▶ _Document source_:

* * *

M. le Conseiller P-A. Millet : Monsieur le Président, chers collègues, ces deux délibérations pour un numérique responsable et une gestion éthique des données méritent toute notre attention, même si elles ne contiennent pas de gros montants et même s’il semble difficile d’en faire un dossier stratégique de la majorité des groupes, contrairement à l’urbanisme ou aux mobilités. Pourtant, quand on écoute Trump, on ne peut qu’être frappés par la place que prend le numérique et évidemment pas pour un numérique responsable !
Sans doute que le numérique nous préoccupe tous et ne devient un objet politique que face aux risques de cybersécurité, et encore… Nous savons que beaucoup de collectivités sont insuffisamment organisées… je vous invite à consulter la carte interactive de conformité numérique des collectivités territoriales publiée par l’ANCT ou la carte des attaques cyber de collectivités publiée par l’association « Declic ».

* * *

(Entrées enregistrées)
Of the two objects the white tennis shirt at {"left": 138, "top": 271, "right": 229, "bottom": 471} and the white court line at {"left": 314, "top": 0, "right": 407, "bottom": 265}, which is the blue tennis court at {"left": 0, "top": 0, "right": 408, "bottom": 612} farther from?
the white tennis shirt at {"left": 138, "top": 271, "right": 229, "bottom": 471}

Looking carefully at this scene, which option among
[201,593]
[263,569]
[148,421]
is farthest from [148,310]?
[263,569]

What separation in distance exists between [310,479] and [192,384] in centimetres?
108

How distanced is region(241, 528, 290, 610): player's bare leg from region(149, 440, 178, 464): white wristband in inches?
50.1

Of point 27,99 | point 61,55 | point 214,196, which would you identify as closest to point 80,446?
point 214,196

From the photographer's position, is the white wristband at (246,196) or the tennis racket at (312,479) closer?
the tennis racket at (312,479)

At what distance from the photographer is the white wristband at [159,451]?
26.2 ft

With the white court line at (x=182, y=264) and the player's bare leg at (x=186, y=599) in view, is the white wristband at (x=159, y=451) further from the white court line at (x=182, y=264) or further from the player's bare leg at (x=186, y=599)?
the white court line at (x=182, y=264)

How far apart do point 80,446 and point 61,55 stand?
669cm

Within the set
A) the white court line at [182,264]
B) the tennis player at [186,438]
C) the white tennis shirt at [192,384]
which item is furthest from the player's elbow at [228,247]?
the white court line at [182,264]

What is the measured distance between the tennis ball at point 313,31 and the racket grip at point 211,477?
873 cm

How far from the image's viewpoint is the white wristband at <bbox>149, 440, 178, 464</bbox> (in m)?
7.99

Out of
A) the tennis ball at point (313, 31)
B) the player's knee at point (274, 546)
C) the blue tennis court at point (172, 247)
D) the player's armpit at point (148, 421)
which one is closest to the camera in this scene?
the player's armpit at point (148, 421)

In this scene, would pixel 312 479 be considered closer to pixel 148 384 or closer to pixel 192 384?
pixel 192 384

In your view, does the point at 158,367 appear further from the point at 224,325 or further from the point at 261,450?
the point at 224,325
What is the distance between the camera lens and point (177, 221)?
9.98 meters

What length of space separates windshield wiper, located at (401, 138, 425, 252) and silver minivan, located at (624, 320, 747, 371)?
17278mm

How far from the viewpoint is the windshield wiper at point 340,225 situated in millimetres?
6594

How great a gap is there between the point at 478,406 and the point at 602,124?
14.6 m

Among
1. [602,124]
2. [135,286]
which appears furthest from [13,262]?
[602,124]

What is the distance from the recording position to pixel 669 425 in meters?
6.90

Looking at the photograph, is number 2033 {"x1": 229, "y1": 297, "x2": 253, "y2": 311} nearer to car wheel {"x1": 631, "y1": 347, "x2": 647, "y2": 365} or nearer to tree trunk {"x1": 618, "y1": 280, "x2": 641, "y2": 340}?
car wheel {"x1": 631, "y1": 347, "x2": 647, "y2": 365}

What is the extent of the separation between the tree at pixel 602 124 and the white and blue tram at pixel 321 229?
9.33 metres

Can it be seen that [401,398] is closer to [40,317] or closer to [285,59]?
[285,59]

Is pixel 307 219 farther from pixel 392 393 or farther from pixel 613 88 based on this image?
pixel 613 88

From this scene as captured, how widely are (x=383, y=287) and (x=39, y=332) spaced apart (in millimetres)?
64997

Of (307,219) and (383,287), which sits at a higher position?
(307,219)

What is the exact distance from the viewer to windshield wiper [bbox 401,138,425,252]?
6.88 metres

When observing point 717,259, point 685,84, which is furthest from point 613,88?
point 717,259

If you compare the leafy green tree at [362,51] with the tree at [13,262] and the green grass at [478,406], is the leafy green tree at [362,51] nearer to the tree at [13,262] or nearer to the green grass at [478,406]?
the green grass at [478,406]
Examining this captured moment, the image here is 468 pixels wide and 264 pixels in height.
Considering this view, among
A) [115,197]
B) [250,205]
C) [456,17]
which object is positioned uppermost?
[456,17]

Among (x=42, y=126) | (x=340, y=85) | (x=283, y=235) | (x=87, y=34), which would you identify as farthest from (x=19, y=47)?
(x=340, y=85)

* * *

▶ _Consigne 1_:
Résumez en deux phrases le paragraphe de l'intervention qui commence par « Sans doute que le numérique », en gardant ses faits essentiels.
▶ _Consigne 2_:
Selon l'intervention, à quels domaines s'oppose le numérique, qu'il semble difficile de faire devenir un dossier stratégique de la majorité des groupes ?
Les enregistrements ne servent pas ici.

▶ _Résultat 1_:
Le numérique préoccupe tout le monde, mais ne devient un objet politique que face aux risques de cybersécurité, et encore. Beaucoup de collectivités sont insuffisamment organisées, et l'orateur invite à consulter la carte interactive de conformité numérique des collectivités territoriales publiée par l'ANCT ou la carte des attaques cyber de collectivités publiée par l'association « Declic ».

▶ _Résultat 2_:
À l'urbanisme et aux mobilités.